自己決定と言うなの深層的に選択させられるのではなく。
正直な話、松竹系の新宿ピカデリーがメイン館で『主演 倍賞千恵子』と見たときは何もかすりもしなかった。だけど、トレーラーを見て一気に興味が湧いた。
政府から暗に邪魔者と扱われた75歳以上。一人寂しく職もなく、話し声はテレビやラジオから聞こえてくるが、話し相手のいない人々。人を求めようにも年齢で切り捨てられる。
結果的に3人の高齢者が向かう行方は孤独と希望の間を彷徨う中で、支える若者が必要と改めさせてくる。

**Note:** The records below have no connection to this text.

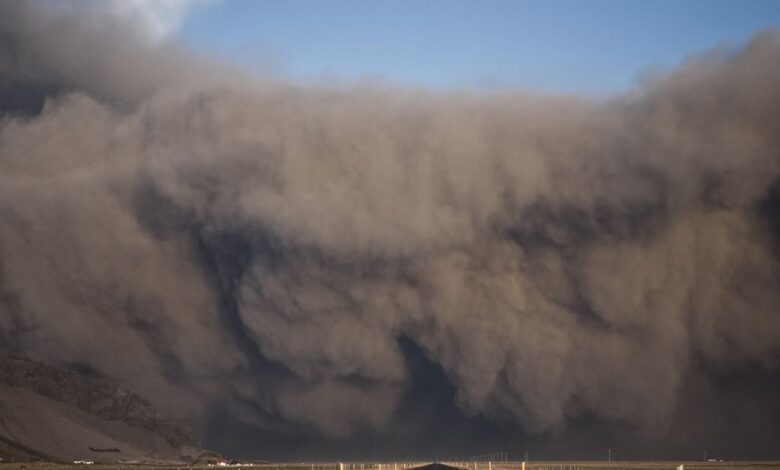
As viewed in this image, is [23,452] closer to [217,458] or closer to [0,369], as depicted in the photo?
[0,369]

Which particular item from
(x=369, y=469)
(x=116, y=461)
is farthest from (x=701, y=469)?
(x=116, y=461)

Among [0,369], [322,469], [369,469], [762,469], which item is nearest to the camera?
[762,469]

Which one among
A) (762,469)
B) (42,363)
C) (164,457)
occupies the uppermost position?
(42,363)

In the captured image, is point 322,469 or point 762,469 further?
point 322,469

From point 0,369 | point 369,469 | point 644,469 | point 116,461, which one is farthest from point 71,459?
point 644,469

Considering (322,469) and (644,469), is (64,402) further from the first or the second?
(644,469)

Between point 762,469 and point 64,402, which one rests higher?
point 64,402

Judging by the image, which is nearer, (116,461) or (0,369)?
(116,461)

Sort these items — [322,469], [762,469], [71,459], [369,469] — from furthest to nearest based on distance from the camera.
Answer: [71,459]
[322,469]
[369,469]
[762,469]

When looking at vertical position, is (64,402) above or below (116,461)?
above
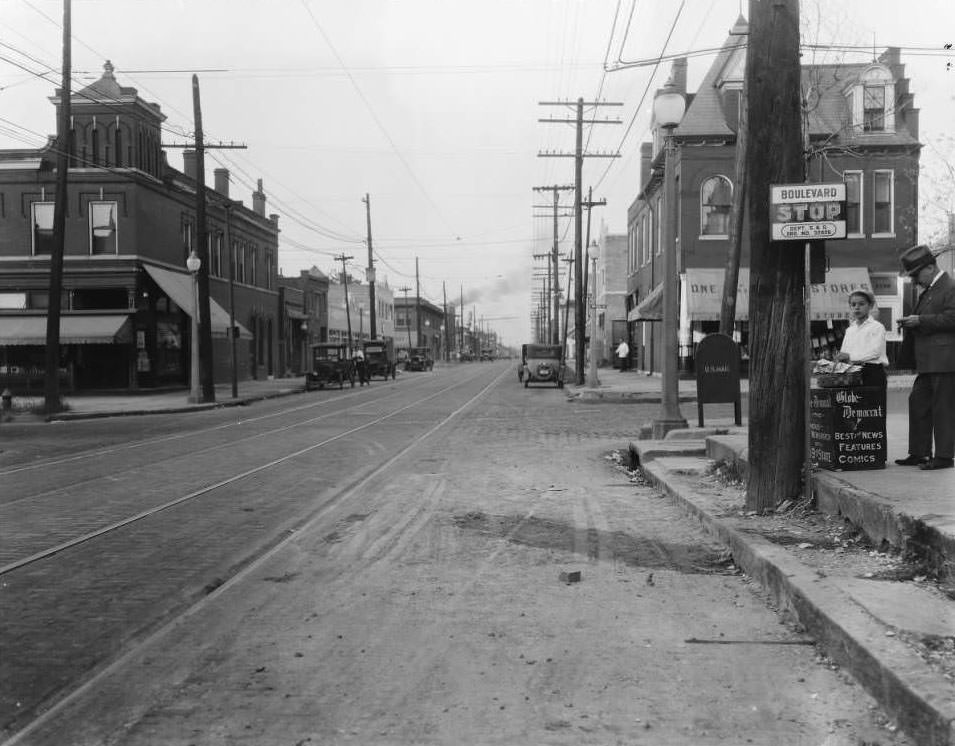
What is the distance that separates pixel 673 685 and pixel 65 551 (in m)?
4.95

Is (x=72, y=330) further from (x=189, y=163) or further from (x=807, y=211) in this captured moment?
(x=807, y=211)

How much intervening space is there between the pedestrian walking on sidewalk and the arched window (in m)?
14.3

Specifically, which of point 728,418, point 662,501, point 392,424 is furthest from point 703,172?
point 662,501

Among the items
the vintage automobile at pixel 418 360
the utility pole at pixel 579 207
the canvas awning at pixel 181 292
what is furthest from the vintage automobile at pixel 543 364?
the vintage automobile at pixel 418 360

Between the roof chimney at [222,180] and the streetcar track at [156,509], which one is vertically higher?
the roof chimney at [222,180]

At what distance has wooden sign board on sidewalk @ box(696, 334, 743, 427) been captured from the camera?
44.9 feet

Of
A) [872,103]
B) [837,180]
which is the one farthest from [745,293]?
[872,103]

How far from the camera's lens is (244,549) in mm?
6809

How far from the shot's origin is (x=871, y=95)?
99.9ft

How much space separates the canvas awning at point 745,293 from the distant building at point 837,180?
1.4 inches

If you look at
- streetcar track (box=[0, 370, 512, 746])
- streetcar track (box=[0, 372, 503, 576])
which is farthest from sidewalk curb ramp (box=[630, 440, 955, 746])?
streetcar track (box=[0, 372, 503, 576])

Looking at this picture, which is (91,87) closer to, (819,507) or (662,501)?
(662,501)

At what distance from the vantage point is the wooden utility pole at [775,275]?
6871mm

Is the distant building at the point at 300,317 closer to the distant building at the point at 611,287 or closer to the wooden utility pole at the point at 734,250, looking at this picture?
the distant building at the point at 611,287
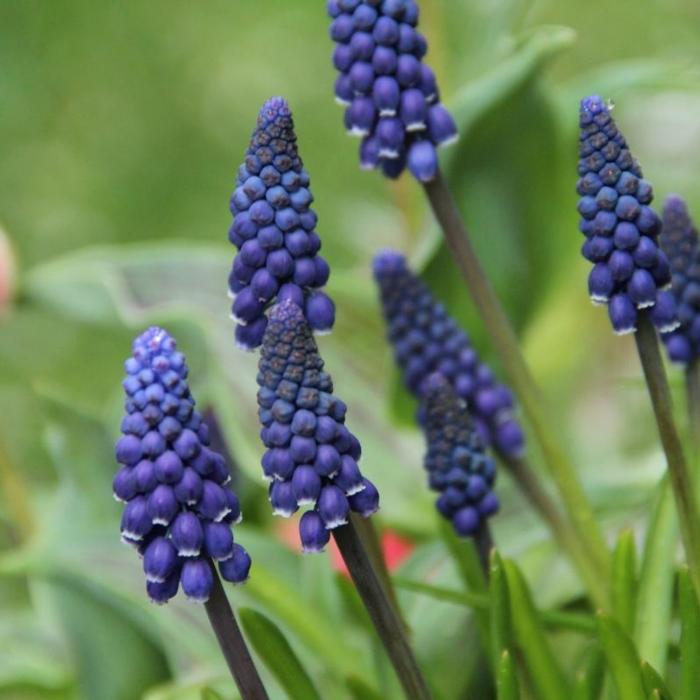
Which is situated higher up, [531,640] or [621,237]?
[621,237]

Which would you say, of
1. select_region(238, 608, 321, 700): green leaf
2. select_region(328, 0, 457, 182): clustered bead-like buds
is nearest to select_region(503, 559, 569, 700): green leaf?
select_region(238, 608, 321, 700): green leaf

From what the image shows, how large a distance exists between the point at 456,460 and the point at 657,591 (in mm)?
134

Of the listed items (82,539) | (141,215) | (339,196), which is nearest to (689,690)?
(82,539)

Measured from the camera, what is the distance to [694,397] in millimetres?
725

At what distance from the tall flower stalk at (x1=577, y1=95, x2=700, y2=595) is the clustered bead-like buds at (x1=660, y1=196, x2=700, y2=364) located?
0.10 metres

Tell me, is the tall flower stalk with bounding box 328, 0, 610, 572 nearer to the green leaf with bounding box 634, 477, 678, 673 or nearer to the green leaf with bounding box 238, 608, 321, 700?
the green leaf with bounding box 634, 477, 678, 673

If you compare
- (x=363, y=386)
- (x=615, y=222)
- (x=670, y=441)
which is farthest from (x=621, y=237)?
(x=363, y=386)

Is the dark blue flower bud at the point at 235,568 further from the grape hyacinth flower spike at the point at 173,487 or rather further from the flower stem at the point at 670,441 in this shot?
the flower stem at the point at 670,441

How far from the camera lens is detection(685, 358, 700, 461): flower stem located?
72 cm

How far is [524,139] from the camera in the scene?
3.23 feet

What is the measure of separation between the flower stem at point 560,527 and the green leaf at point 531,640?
0.27 ft

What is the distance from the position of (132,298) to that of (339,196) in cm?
87

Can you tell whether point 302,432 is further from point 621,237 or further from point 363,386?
point 363,386

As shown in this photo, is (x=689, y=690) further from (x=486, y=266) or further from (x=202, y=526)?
(x=486, y=266)
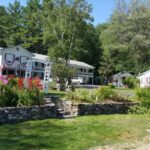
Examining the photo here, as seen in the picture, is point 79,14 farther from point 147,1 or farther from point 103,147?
point 103,147

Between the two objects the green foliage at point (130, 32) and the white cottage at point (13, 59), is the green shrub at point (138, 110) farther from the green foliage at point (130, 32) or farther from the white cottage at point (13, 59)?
the white cottage at point (13, 59)

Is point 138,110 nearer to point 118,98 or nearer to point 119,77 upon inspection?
point 118,98

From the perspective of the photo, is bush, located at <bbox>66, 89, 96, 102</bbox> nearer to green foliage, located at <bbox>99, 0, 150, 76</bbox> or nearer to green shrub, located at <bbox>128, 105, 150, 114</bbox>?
green shrub, located at <bbox>128, 105, 150, 114</bbox>

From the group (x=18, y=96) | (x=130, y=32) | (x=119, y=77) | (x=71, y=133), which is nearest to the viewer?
(x=71, y=133)

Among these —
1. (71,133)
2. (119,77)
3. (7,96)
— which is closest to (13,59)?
(119,77)

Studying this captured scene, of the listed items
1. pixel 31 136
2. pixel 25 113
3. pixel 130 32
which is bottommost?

その若者として登場する河合優実さんの存在感は登場してから倍賞千恵子さん含め誰もを食い尽くす。あれはたまげた。ミチと電話をしている光景は凛とした立場で会話することを失った姿である。
一方、磯村勇斗さんは市役所で凛とPLAN75の最前線にいるものの、優しさが滲み出してくる。
この若者たちはこれからの希望。
この作品は日本単独の製作ではなく、フランスのCNCを始め多くの国の参加によって作られた。冒頭のように"かすりもしなかった"と感じた印象や、日本単独の制作にならなかった(そもそも世に出なかっただろう)理由は作中のPLAN75を推し進めようとする思惑のようにも感じてしまう。
この作品に対して何を考えるまでもなく、まずは身近な親族と会いたくなる作品だった。